- Listed entries -
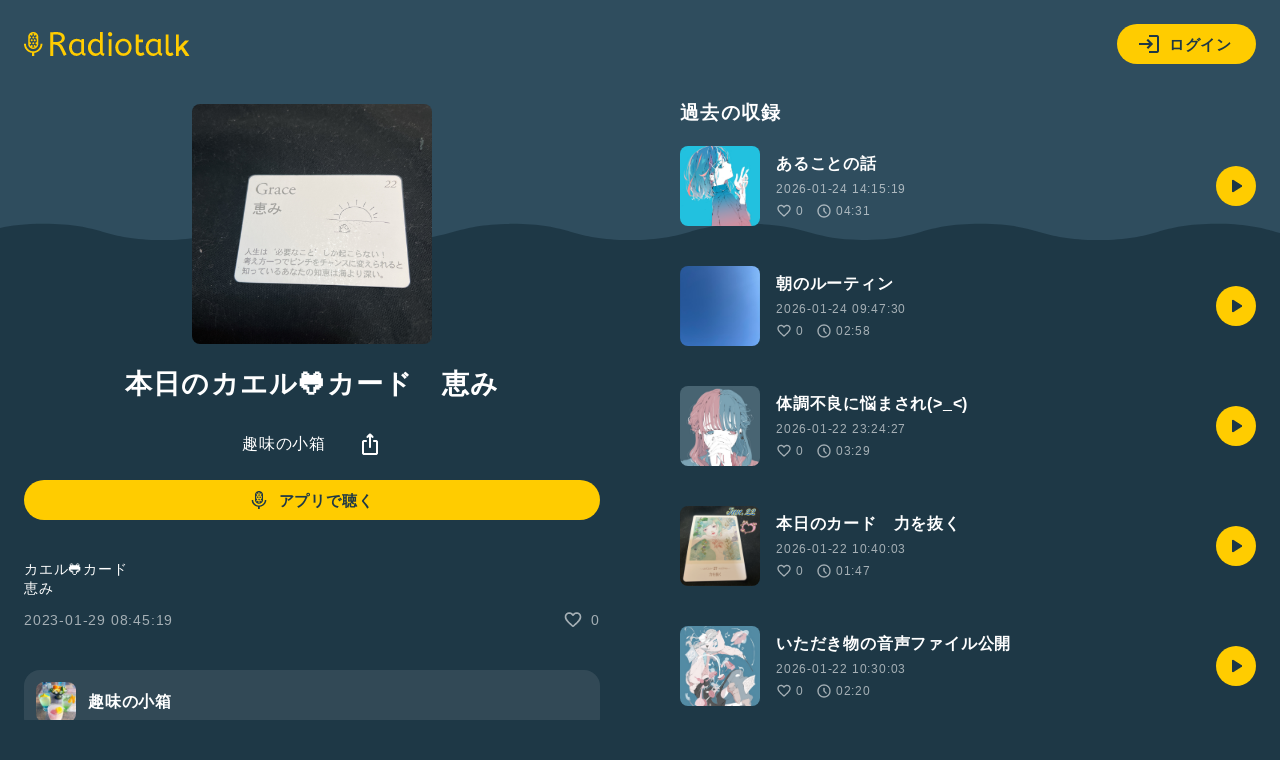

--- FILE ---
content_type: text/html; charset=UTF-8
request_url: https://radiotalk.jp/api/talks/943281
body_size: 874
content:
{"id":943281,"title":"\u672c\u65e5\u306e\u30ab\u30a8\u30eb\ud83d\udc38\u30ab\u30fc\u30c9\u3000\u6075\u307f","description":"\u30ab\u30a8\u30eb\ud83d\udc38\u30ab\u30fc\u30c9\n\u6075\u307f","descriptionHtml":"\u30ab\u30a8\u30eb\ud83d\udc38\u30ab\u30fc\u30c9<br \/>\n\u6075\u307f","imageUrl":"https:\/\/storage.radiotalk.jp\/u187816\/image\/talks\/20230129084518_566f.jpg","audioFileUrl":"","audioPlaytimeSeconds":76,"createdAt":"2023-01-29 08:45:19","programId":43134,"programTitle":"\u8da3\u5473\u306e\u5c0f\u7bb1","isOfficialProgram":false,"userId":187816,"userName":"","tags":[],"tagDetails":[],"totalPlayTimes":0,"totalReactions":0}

--

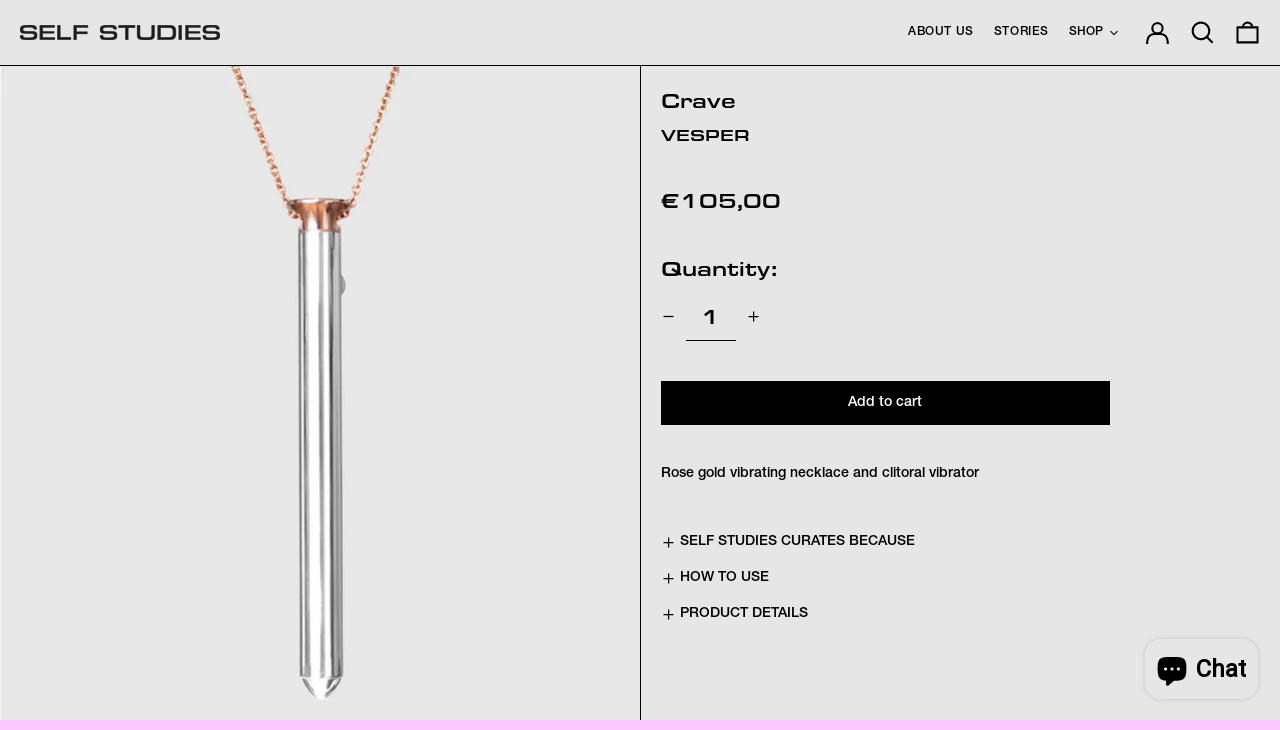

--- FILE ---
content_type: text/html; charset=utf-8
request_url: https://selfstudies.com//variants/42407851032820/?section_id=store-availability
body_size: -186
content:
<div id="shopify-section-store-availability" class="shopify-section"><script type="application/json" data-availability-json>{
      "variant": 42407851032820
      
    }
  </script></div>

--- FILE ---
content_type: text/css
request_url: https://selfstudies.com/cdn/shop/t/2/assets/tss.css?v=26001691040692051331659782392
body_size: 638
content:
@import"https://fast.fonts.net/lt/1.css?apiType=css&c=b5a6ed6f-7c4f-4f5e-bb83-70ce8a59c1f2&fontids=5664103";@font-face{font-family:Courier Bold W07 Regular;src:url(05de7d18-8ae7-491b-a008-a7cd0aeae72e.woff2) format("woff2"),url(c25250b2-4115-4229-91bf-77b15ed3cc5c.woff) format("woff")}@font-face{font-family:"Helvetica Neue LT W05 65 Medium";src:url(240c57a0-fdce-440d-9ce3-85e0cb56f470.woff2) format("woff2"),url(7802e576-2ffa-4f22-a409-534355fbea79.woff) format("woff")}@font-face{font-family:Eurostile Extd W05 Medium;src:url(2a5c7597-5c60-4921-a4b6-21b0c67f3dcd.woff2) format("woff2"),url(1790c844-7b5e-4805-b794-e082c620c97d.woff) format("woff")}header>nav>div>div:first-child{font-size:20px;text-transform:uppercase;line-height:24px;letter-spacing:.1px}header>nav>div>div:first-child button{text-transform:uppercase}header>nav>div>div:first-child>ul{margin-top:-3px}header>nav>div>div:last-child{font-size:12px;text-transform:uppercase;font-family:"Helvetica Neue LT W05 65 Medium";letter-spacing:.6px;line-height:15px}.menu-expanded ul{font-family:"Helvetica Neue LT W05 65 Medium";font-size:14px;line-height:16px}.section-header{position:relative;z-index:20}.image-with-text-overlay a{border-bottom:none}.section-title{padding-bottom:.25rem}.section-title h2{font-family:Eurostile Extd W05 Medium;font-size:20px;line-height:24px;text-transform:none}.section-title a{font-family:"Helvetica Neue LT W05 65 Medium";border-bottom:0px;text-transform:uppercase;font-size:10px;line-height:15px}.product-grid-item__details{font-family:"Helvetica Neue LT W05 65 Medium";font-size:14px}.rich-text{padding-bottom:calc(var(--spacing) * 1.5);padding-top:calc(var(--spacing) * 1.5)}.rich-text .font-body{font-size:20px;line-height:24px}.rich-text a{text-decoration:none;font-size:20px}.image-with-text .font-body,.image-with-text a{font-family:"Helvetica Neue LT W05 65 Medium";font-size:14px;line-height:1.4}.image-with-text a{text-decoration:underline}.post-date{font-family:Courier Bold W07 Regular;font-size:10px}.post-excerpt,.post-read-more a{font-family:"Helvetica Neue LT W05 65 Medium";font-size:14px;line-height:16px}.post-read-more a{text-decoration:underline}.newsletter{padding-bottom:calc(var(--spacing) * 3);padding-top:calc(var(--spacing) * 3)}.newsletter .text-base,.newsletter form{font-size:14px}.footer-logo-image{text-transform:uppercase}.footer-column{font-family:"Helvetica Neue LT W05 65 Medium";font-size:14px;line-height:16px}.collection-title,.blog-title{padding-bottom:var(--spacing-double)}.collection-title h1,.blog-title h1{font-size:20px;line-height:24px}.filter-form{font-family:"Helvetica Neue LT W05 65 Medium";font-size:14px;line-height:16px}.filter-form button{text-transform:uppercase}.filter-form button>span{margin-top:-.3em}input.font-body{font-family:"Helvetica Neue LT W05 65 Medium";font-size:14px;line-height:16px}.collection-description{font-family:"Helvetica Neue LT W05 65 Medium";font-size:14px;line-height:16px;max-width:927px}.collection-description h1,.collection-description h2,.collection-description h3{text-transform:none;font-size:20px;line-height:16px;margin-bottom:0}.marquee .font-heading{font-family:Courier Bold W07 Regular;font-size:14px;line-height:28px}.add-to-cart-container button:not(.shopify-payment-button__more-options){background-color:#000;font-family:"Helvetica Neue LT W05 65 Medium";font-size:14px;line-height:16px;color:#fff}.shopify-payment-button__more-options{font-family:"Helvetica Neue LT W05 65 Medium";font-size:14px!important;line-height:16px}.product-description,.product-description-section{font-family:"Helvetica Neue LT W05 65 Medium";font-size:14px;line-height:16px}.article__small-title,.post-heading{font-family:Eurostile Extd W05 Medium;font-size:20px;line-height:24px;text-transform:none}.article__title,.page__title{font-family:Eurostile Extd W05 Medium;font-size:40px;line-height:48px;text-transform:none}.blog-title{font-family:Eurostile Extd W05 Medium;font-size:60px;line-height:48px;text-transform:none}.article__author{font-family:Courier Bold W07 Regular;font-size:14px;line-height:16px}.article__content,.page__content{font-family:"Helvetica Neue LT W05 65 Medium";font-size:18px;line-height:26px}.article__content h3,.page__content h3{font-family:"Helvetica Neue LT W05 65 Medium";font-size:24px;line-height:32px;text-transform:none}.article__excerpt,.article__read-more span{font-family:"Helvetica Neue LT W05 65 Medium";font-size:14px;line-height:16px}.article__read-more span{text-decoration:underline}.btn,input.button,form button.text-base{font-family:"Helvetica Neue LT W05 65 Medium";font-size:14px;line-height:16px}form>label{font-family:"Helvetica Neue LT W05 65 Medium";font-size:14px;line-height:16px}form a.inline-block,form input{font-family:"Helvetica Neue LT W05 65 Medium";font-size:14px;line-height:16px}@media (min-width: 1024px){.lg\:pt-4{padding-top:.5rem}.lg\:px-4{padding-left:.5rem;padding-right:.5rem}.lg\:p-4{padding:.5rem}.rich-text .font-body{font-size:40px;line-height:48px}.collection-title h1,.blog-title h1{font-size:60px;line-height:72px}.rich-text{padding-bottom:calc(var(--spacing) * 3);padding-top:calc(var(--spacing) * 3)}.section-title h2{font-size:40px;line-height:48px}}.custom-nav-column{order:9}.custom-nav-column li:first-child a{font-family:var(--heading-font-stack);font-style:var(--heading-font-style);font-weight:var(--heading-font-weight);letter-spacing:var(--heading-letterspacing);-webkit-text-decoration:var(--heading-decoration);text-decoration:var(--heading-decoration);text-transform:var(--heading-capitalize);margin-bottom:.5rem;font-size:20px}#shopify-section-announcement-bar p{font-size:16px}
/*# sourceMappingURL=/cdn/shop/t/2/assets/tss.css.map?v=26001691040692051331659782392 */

- Exercise -
When a line in the entries above contains "availability", count it; please answer with the number only.

- Reply -
2